With the bike on the center stand, engine running, both feet on the pegs, use your weight to rock the bike back and then launch off the center stand without touching the ground.
This just reminded me of something my brother did with his CB500 SOHC4 once. This goes back to before Wal-Mart escaped Missouri: it was then a discount chain store, and he bought a discount rear tire (of mysterious brand) for his Honda. When he got it mounted it was almost 1/8" out-of-true (high-to-low, measured with a ruler being pushed back from the tire as he rotated it) and the issue was in the body of the tire. He surmised this was why the tire was REALLY cheap (like $15 in 1973 cheap), but he was a broke college kid, so he decided to 'make it round enough'. He got it up on the centerstand and ran it up to 3rd gear, almost wide-open, then leaned back ever-so-gently until the tire started hitting the garage floor.

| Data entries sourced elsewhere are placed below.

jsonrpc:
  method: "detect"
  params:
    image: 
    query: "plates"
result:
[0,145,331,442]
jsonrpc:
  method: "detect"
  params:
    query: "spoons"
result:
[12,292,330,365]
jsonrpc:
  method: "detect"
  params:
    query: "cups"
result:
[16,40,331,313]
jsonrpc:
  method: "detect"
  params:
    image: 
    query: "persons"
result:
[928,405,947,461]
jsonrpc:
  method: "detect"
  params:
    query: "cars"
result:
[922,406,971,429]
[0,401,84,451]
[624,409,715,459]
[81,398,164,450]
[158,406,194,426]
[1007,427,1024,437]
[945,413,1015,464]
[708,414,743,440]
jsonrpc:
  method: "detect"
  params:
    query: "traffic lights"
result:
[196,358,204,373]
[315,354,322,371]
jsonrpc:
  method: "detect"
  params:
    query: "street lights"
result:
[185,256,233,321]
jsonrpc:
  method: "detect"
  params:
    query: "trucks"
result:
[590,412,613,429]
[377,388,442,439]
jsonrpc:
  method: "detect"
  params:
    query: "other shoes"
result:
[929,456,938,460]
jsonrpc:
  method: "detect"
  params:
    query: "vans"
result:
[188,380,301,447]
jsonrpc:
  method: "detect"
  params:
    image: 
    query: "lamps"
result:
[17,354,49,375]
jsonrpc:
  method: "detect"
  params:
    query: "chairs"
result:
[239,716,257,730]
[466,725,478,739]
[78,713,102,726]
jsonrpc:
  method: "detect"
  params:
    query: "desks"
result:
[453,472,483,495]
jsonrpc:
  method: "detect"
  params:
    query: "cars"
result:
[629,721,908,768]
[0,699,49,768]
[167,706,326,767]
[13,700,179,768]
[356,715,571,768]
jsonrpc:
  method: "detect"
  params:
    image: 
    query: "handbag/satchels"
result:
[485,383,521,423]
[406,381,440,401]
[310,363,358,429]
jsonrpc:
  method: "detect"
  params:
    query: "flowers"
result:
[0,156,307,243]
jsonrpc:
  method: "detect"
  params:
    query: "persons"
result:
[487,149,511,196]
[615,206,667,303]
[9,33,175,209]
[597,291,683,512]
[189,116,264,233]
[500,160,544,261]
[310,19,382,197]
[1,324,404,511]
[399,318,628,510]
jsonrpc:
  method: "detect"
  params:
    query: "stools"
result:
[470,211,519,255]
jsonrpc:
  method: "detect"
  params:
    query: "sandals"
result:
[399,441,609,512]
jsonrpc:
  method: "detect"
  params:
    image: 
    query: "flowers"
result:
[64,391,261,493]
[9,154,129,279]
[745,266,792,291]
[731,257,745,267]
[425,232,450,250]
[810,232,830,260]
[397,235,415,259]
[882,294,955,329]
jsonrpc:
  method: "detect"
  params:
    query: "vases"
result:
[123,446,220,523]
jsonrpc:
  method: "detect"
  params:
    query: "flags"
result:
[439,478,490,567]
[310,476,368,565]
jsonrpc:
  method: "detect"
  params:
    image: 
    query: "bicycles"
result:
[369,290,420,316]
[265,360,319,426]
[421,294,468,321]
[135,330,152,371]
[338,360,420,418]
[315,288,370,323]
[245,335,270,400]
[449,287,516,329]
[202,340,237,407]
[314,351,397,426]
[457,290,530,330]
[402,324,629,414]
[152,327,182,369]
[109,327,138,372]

He ended up in 5th gear at 5000 RPM doing this, until the smoke rolling out of the garage got grandma out of the house to go see why the garage "was burning down", she thought: he ended up with a giant black mark on the floor under the bike and tire debris all the way out of the garage door before the tire showed wear marks over more than 50% of the circumference. The smoke filled the garage so much he couldn't see grandma coming in, and she started waving her arms while standing alongside him to ask what he was doing?
The next day he rode back to college (170 miles) on it, and rode on it until the low spot on the tire started showing cord (the next Spring). He said it was a nightmare to corner it on high-speed roads (which abound in Missouri) because he couldn't predict where it was going to go as he entered each turn.